Every line below must be given again exactly.
+ + +
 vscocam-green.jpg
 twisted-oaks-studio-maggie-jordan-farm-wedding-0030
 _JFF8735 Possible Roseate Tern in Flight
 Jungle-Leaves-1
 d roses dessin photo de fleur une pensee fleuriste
+ + +
# Problem solution
 vscocam-green.jpg
 twisted-oaks-studio-maggie-jordan-farm-wedding-0030
 _JFF8735 Possible Roseate Tern in Flight
 Jungle-Leaves-1
 d roses dessin photo de fleur une pensee fleuriste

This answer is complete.